# [Texto proporcionado]
– Las investigaciones del IVIA permiten frenar una amenaza que en 15 años arrasaría la citricultura española
– Mireia Mollà solicitó en dos cartas al Ministerio la autorización de este método de lucha biológica para frenar el avance del vector

TEXTO L.C.I.

MARTES 03-12-2019

El Instituto Valenciano de Investigaciones Agrarias (IVIA), organismo dependiente de la Conselleria de Agricultura, Desarrollo Rural, Emergencia Climática y Transición Ecológica, está ya realizando las labores de introducción y seguimiento de la Tamarixia dryi, la avispilla que parasita al insector trasmisor del HLB o Citrus greening, una enfermedad que arrasó el 70% de la producción en los campos de cítricos de Florida (EEUU) y que podría implicar daños devastadores para la citricultura española en menos de 15 años.

Personal investigador del centro dependiente de la Conselleria de Agricultura ha participado en las sueltas experimentales y controladas de 900 ejemplares en tres zonas de Galicia, donde ya se ha localizado ampliamente el vector transmisor sobre todo en el noroeste de la comunidad autónoma.

Con el seguimiento de la experiencia continuarán su labor y prevén que el año que viene ya puedan dar cuenta de los resultados de estas primeras sueltas.

# [Ejercicios]
**A.** Según el texto sobre la Tamarixia dryi, ¿cuántos ejemplares se soltaron en Galicia?
**B.** Prosiga el texto sobre la Tamarixia dryi a partir de su última oración.
Los ítems proceden de una fuente distinta de la del texto sobre la Tamarixia dryi.

# [Datos en estudio]
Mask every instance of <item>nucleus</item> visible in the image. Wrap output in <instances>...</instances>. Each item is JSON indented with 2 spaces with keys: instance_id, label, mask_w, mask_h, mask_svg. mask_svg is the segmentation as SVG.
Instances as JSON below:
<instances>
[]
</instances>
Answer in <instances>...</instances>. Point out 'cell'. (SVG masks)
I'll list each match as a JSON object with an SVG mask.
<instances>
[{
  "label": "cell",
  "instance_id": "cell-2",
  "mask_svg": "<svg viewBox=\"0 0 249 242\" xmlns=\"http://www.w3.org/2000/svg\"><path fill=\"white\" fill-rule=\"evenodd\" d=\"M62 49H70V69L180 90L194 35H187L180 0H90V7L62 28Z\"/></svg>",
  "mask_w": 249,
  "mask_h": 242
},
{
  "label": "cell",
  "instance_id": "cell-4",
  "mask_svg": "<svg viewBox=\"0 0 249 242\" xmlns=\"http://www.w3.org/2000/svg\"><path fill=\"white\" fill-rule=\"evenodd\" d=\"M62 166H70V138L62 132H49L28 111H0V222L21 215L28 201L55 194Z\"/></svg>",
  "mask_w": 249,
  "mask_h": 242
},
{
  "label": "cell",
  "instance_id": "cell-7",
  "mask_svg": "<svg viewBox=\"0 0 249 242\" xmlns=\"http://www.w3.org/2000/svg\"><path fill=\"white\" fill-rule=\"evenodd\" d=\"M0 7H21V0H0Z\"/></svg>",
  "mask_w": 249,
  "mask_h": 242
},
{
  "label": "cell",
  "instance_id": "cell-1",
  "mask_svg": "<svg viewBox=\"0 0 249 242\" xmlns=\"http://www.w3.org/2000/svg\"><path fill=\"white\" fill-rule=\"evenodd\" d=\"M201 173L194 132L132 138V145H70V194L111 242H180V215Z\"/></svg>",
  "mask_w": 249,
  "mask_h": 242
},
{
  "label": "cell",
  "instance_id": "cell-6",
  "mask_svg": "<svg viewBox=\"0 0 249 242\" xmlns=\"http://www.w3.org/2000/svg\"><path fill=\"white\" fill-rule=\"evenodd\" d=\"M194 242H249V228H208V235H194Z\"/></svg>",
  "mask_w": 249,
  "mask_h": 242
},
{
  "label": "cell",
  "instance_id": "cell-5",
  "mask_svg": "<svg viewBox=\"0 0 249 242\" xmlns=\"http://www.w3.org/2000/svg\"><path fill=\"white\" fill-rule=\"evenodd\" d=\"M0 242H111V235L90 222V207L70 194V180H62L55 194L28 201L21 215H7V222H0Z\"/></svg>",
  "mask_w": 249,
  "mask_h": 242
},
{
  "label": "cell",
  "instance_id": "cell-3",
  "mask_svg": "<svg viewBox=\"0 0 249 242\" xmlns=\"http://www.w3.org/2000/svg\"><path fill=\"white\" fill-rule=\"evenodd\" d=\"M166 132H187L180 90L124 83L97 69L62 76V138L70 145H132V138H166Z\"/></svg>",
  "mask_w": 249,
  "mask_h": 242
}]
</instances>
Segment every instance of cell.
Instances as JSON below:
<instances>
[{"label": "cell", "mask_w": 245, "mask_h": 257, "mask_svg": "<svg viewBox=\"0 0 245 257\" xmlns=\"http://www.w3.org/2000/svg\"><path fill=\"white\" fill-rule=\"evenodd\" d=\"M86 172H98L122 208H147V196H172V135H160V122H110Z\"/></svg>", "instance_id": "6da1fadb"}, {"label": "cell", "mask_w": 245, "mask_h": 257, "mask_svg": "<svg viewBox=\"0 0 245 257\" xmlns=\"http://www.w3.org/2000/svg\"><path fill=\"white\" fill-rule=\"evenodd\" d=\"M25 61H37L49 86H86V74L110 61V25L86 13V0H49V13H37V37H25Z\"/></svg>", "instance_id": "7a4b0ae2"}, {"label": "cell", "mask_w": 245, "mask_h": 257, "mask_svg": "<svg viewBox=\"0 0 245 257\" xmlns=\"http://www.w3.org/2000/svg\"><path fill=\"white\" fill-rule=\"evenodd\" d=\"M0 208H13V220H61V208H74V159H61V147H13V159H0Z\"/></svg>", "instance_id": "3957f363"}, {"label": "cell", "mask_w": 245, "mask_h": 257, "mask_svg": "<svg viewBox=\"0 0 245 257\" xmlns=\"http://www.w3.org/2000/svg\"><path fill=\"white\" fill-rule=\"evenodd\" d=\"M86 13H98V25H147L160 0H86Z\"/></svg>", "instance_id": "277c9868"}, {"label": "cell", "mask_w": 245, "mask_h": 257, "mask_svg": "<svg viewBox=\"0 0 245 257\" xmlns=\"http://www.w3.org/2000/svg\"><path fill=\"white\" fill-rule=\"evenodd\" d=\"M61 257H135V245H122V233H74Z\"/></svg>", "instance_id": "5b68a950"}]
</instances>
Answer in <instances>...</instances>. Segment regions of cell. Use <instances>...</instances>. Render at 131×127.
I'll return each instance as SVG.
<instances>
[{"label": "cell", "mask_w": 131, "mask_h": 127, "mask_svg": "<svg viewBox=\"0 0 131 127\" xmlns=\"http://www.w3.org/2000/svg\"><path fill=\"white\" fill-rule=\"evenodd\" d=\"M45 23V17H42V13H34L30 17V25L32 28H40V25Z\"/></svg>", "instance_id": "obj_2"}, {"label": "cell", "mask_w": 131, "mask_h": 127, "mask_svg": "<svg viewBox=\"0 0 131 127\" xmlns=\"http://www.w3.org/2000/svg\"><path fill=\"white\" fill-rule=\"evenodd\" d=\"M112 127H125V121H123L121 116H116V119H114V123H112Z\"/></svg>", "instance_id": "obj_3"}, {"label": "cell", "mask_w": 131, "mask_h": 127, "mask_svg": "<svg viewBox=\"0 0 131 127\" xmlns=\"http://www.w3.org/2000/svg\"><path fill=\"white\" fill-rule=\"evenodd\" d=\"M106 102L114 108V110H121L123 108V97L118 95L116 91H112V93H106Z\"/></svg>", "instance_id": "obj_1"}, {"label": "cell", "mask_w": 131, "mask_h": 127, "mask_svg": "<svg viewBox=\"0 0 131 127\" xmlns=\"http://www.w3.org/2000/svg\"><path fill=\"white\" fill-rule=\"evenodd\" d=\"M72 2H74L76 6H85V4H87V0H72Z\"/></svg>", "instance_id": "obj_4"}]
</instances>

# [Respuestas]
**A.** Se soltaron 900 ejemplares, repartidos en tres zonas de Galicia.

**B.**
El coordinador del Centro de Protección Vegetal y Biotecnología del IVIA, Alberto Urbaneja, ha explicado que, antes de esta liberación, ya se ha probado la altísima eficacia de la Tamarixia dryi para frenar el avance del vector del HLB o greening.

“La suelta llega después de años de trabajo y de contar con todas las garantías. En Canarias hemos llevado a cabo una experiencia piloto en colaboración con el ICIA y hemos visto una tasa altísima de reducción. Al tercer año de pruebas ya no encontramos Tryoza en los campos de ensayo”, ha detallado Urbaneja.

La avispilla Tamarixia dryi tiene un tamaño milimétrico y es de origen subsahariano. Parasita al psílido Trioza eytreae porque sus hembras ponen los huevos sobre este. Cuando los huevos eclosionan, la descendencia se alimenta del psílido.

El IVIA, centro pionero en el control biológico, lleva años explorando esta línea de investigación; un trabajo que se aceleró cuando se detectó la Tryoza eritrae en Galicia. Aunque el HLB todavía no se ha detectado en la península, Alberto Urbaneja incide en la importancia de parar el avance de su potencial transmisor porque “es cuestión de tiempo que se detecte la bacteria”.

Este método de lucha biológica liderado por los técnicos de la Conselleria dirigida por Mireia Mollà supone redoblar los esfuerzos para impedir la entrada de una plaga que comportaría un desastre económico y medioambiental y que actualmente carece de medios de control o de cura.

Otros de los investigadores del IVIA que ha participado en el proyecto es Alejandro Tena, que viajó a Sudáfrica para estudiar al psílido y a su avispilla in situ dentro del proyecto Europeo Tropicsafe.

Tena indica que lo más complicado fue encontrar al psílido ante el intenso tratamiento de los naranjos sudáfricanos con insecticidas de amplio espectro. “Solo lo encontramos en jardines donde no se realizan tratamientos”, ha afirmado.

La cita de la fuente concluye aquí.